● PROMPT: Rewrite the passage of the blog post below starting at "The problem coming" and ending at "anything with her.", swapping "warp speed" for "full speed".

● EXCERPT PROVIDED:
▶

Tuesday, July 7, 2015

It's all my fault

Here's a mind bender for you...

Most of the time, as parents, we screw up!  We make both large and small mistakes.  Hopefully, we discover our mistakes, course correct and carry on.  Sometimes though, you find out too late that a mistake was made and there is nothing that can be done now except for therapy.

Sometimes, you find out about those mistakes in the pillow aisle at Walmart, while a Walmart employee stands by pretending to work just to find out how the argument ends.  ;)  Other than the nosy Walmart employee, it's not a bad place to pick a family fight; there's plenty of sound absorbing materials in the pillow and memory foam aisle.

There's your Tuesday life hack! (You will want to repin this for safe keeping and fight nicely reminders!)

So...what is my crime?  I'm a little embarrassed to admit it...

I am being accused of keeping us a close family and raising my kids to love each other...TOO MUCH!  But that's not all...I am also being accused of being such a loving mother!

This is true!  There was more arguing over these two points than the bridge jumping incident last week.  Real, honest to goodness yelling and lots of tears! I was just sort of speechless.  I mean, what's a loving mother to do? Yell back?

The problem coming at us at warp speed is change.  It's been happening for the past two years really but it's intensifying.  Spencer leaving was the start of it.  That single event was so traumatizing to Shelbie, she can hardly stand to hear his letters, she gets so homesick for him.  She cries each time we've been able to Skype with him.  It's been a very hard change for her.  Now that he is coming home, she is afraid that he is going to turn around and leave her again for greener pastures.  She is beside herself with the unknowns of how the next few weeks will play out.

She handles this by snapping at everyone!  Poor Sam is at the center of her moods because he is gone all the time and won't hang out and do anything with her.

Sam is also going through the same anxiety.  He is excited for Spencer to come home but nervous about how Spencer has changed, how he has changed, maybe they won't like each other.  Maybe this...maybe that...The Wasband is trying to convince Spencer to move in with him and that is adding a little fuel to the anxiety for everyone.  The kids really don't want to be separated again.  They want things to be how they use to be before he left.

◀

Stored items from a collection:
▶

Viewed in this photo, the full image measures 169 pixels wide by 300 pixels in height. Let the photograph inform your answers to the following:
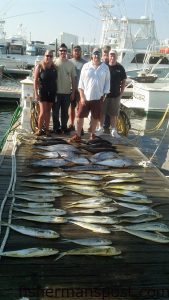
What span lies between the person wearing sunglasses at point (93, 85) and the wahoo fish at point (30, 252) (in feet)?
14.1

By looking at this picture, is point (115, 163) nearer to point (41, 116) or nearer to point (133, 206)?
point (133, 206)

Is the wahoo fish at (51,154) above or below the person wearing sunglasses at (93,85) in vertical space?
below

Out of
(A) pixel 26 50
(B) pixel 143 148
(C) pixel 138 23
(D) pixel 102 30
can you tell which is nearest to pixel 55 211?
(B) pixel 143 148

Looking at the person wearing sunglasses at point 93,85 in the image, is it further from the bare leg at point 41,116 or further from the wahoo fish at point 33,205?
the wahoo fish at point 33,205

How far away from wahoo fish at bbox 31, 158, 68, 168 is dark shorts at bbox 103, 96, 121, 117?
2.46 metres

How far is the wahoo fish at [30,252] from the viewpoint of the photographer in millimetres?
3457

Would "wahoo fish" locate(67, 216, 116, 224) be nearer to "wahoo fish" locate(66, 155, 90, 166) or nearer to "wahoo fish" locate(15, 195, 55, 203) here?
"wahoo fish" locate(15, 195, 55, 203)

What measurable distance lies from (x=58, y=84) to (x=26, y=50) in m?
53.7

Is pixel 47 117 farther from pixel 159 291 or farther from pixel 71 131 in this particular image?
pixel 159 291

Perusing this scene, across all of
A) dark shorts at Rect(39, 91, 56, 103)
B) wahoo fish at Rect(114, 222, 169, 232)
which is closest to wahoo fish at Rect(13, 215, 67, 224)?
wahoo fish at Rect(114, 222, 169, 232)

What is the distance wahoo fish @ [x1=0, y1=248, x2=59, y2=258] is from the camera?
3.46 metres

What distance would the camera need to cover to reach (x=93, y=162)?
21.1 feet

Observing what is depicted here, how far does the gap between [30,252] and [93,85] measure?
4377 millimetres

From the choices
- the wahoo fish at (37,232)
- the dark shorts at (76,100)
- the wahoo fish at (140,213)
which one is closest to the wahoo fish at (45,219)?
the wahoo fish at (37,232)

◀

● REPLY:
The problem coming at us at full speed is change.  It's been happening for the past two years really but it's intensifying.  Spencer leaving was the start of it.  That single event was so traumatizing to Shelbie, she can hardly stand to hear his letters, she gets so homesick for him.  She cries each time we've been able to Skype with him.  It's been a very hard change for her.  Now that he is coming home, she is afraid that he is going to turn around and leave her again for greener pastures.  She is beside herself with the unknowns of how the next few weeks will play out.

She handles this by snapping at everyone!  Poor Sam is at the center of her moods because he is gone all the time and won't hang out and do anything with her.